• **WHAT YOU NEED TO DO**
Repeat the whole listing word for word, skipping pictures.

────────────────────────────────────────

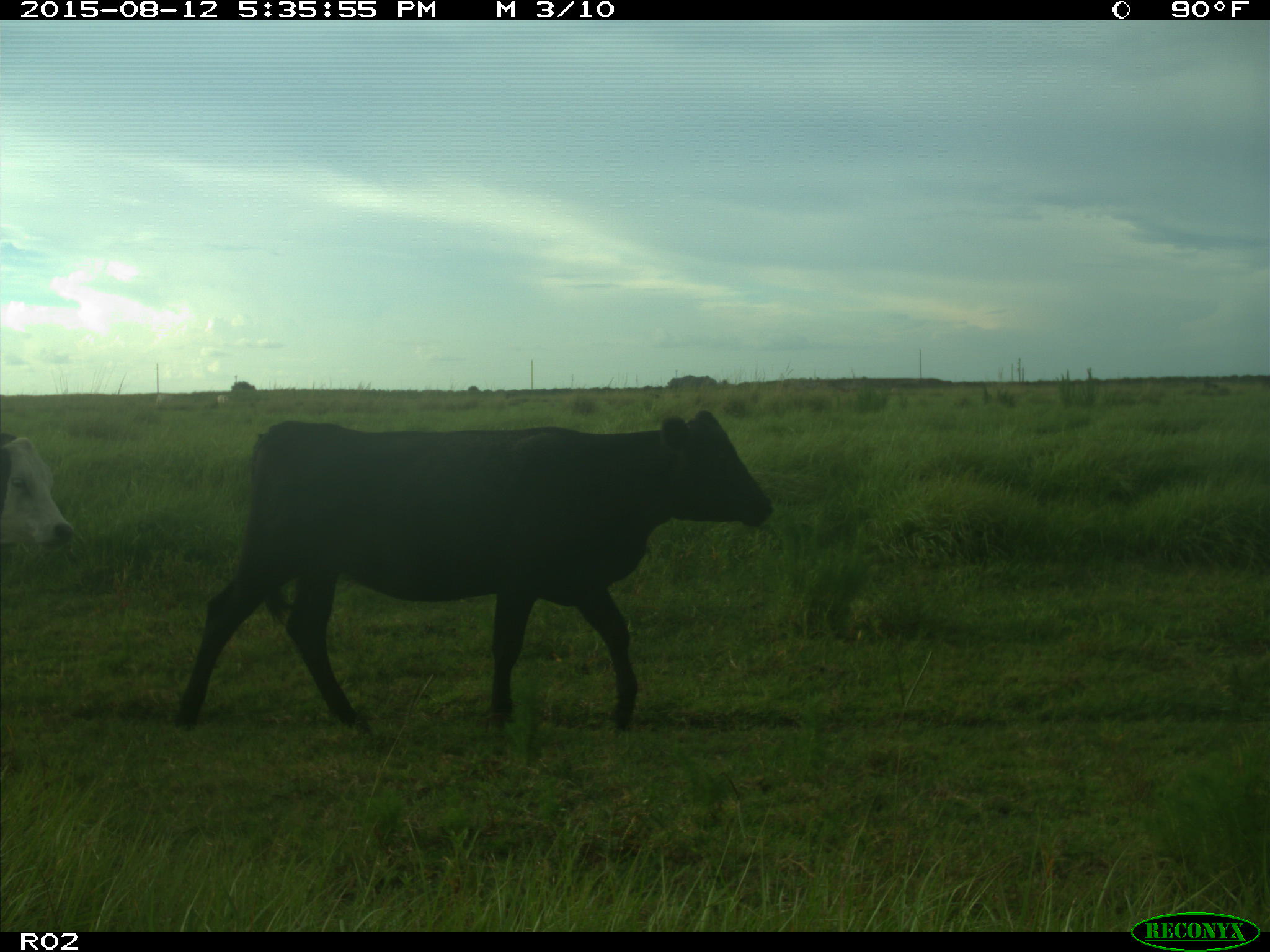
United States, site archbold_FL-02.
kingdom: Animalia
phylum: Chordata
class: Mammalia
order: Artiodactyla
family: Bovidae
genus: Bos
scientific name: Bos taurus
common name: domestic cow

────────────────────────────────────────

• **SOLUTION TO THIS TASK**
United States, site archbold_FL-02.
kingdom: Animalia
phylum: Chordata
class: Mammalia
order: Artiodactyla
family: Bovidae
genus: Bos
scientific name: Bos taurus
common name: domestic cow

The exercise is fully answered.